Quelques formalités ce matin chez Kampuchea Airlines : achat de billets pour Siem Reap, reconfirmation du vol sur Bangkok.


Broyeuses de glace manuelle


Une promenade au marché Tuol Tom Pong. On y entend toutes les langues du malais à l’anglais en passant par l’arabe et l’espagnol : les soldats et les civils de l’UNTAC viennent y faire des achats ; beaucoup de succès pour les fausses antiquités à bon marché et les T-shirts représentant tous les drapeaux des pays de l’ONU. Et la casquette UNTAC, pas mal, non ?


Sur les stands des libraires, de vieux livres en français sur le Cambodge et l’Indochine, et le compte-rendu du procès de Pol Pot, le despote sanguinaire qui musela le Cambodge de 1975 à 1978. Il fit régner la terreur sur tout le pays qu’il voulait transformer en une immense coopérative agricole : tous les habitants des villes ont dû rejoindre les paysans pour construire un nouveau pays. Un million d’habitants sont morts torturés ou exécutés parce qu’ils avaient osé dire non, ou parce qu’ils étaient considérés comme des intellectuels lorsqu’ils portaient des lunettes, parlaient une langue étrangère, etc. Beaucoup sont morts de malnutrition et d’épuisement. C’était il y a vingt ans à peine. Pas une famille n’est sortie indemne de cette tragédie.


Autre tragédie : les mutilés. Ils ont sauté sur des mines, ces affreuses petites mines, enterrées ou laissées au hasard par les Khmers Rouges ou les Vietnamiens.
Quand elles ne tuent pas, elles marquent à vie ; il en reste des centaines de milliers et peut-être des millions qui font de nouvelles victimes chaque jour.



Au moins trois coupures de courant déjà ce soir. Incidents très habituels, palliés par d’énormes générateurs qui encombrent les trottoirs.

Phnom Penh, 7 avril 1993

CAMBODGE
Ce pays nous tient à cœur parce que nous y parrainons une petite fille. Nous allons essayer de lui rendre visite. La situation politique et militaire est précaire : l’ONU y prépare des élections libres pour le mois de mai, les Khmers Rouges font régner un climat d’insécurité amplifié par la presse .

Sur la quarantaine de passagers du vol Bangkok-Phnom Penh, nous sommes les deux seuls touristes, les autres sont des Cambodgiens, des Thaïlandais ainsi qu’une délégation nigériane en complet-veston envoyée par l’ONU.

→ Matériel recueilli:
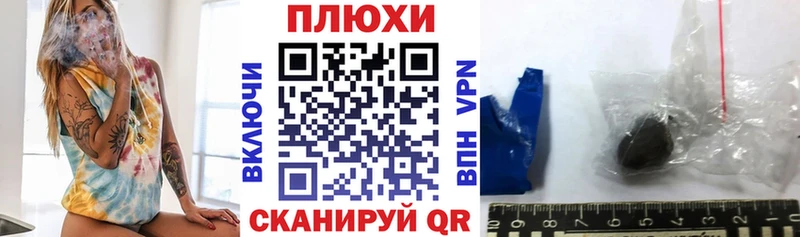 mega как войти  Партизанск  ГАШИШ Cannabis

→ À faire:
1: Répondez à ces questions à partir du récit sur le Cambodge :
(a) Pour quelle destination achète-t-on des billets chez Kampuchea Airlines ?
(b) Qu'est-ce qui pallie les coupures de courant ?
(c) Combien de passagers compte environ le vol Bangkok-Phnom Penh ?
2: Rédigez la suite du récit sur le Cambodge à partir de sa dernière phrase, s'il vous plaît.

→ Résultats de l'exercice:
1:
(a) Siem Reap.
(b) D'énormes générateurs qui encombrent les trottoirs.
(c) Une quarantaine.

2:
Alors autant le dire tout de suite, l’ONU est partout présente au Cambodge, formant ce que l’on appelle l’UNTAC en anglais - United Nations Transitory Authority in Cambodia - ou l’APRONUC en français.
Ça commence dès l’aéroport avec les hélicos, les avions de transport de troupes et de matériel lourd portant tous un grand sigle UN. Ensuite, on remarque un grand nombre d’hommes à béret bleu, un talkie-walkie à la main.
Quand tu t’approches un peu, tu peux lire leur nom sur un badge épinglé sur la poitrine, et connaître leur pays dont le drapeau est brodé sur la manche gauche.

En attendant nos bagages, le premier UNTAC que l’on voit, paf ! c’est un Français. Il porte le doux nom de Béchard, son badge dit qu’il est le chef du Movcon (?). “Alors chef, elle est comment la situation ici ?”
Résumé de la réponse : pas de problème dans la capitale, mais mieux vaut être rentré avant 22 heures. À Siem Reap, les forces de police ont été renforcées à la suite des derniers raids des Khmers Rouges, les visiteurs sont donc bien gardés. Et puis, ils ne tirent pas sur n’importe qui les Khmers Rouges, jamais sur les touristes en tout cas !

Ses paroles me soulagent. Je m’aperçois que depuis quelques jours j’étais un peu tendue à l’idée de venir ici.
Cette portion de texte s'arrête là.